If you could meet anyone in the world, whom would you pick? Why?
The Dalai Lama. He is the spiritual leader who can explain the purpose of our life and how to achieve that amongst all the negatives of this world.

What book or film did you recently enjoy? Why would you recommend it?
My daughter recently recommended reading HBD’s 10 Must Reads On Managing Yourself [published by Harvard Business Review and which includes a bonus article on “How Will You Measure Your Life?”]. This book includes 11 articles on this important aspect of everyone’s life, and I recommend it for a critical look in the mirror of oneself.

Something I’ve always wanted to learn is …
… a language like Spanish or Chinese.

My first job was …
… a lecturer at the University of California, Santa Barbara, teaching undergraduate courses on active and passive filters and circuit theory.
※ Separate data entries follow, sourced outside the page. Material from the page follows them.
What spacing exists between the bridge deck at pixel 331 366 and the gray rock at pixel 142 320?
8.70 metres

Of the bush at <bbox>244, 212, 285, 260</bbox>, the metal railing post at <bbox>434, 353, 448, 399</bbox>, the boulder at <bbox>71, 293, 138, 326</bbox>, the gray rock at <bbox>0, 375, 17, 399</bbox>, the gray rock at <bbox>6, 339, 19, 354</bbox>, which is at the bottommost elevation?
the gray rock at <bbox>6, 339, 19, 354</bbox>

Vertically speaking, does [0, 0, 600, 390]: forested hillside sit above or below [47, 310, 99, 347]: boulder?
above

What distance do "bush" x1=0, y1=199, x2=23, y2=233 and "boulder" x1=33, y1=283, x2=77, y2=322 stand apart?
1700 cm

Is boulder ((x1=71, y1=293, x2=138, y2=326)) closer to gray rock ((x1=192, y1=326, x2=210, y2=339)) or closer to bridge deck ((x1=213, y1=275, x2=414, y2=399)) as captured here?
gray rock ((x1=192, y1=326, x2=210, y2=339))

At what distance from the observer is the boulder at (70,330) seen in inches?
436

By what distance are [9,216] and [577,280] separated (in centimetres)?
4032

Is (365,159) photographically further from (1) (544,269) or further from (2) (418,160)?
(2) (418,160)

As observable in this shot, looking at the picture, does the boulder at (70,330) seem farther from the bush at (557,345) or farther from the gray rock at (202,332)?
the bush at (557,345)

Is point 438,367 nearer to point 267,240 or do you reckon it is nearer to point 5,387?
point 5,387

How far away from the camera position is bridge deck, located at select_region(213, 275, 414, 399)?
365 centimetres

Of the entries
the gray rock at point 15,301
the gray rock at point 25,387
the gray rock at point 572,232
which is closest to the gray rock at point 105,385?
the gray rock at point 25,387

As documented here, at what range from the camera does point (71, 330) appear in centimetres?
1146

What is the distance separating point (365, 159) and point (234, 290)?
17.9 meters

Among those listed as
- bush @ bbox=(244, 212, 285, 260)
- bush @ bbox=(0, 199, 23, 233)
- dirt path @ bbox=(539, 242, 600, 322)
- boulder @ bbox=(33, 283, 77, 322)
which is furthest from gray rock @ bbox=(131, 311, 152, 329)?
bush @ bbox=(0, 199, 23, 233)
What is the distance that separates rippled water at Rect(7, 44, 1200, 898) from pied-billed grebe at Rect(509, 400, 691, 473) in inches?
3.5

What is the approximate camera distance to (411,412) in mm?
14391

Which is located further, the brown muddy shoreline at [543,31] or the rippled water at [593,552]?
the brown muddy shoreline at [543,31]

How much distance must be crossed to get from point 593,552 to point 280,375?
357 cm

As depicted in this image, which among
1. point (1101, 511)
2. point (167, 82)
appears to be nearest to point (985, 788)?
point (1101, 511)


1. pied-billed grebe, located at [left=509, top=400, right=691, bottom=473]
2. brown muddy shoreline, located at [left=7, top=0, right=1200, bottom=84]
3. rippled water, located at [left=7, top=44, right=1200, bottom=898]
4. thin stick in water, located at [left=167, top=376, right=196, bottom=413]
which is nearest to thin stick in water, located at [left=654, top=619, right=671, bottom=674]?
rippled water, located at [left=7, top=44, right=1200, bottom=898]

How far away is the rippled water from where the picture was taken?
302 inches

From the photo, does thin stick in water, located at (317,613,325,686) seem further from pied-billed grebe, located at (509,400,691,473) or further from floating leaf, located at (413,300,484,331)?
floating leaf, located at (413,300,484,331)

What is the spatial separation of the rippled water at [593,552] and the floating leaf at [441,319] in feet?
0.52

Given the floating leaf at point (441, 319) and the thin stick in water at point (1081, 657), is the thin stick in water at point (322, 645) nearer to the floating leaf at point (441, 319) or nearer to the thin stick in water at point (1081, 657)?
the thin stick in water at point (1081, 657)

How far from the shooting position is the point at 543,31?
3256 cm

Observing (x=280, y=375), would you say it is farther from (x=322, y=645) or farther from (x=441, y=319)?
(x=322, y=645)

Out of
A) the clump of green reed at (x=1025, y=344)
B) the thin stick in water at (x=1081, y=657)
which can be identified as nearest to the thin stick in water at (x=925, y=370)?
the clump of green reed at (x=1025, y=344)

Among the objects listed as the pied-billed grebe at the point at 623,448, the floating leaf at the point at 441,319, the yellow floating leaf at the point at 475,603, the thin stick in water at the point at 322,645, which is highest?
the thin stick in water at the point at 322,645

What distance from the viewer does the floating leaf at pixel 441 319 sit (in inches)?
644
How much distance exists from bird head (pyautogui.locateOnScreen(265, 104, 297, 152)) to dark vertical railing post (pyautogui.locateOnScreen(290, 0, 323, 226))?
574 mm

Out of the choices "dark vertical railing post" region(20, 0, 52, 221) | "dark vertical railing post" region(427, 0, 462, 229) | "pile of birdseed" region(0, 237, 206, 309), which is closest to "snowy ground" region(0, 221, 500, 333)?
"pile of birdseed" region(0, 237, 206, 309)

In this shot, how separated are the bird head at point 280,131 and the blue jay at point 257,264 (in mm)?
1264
One of the things I have in my refrigerator all the time is …
… a carton of milk.

Complete the phrase: People would be surprised to know that I …
… make mistakes, miss opportunities to apologize for some of them and fix only a few of them.

My biggest challenge is …
… devoting an adequate amount of time to balancing my family life with my professional life.

What profession other than your own would you most like to attempt, and what profession would you want nothing to do with?
I would like to try finance and accounting and not become a politician.